Reproduce each of the following items verbatim, without altering any wording, numbering, or punctuation.

::::

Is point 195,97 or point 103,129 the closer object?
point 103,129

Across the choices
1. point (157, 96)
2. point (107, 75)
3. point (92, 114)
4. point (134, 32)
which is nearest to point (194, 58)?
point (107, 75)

::::

● **Result of this exercise**:
Is point 195,97 or point 103,129 the closer object?
point 103,129

Across the choices
1. point (157, 96)
2. point (107, 75)
3. point (92, 114)
4. point (134, 32)
which is nearest to point (194, 58)?
point (107, 75)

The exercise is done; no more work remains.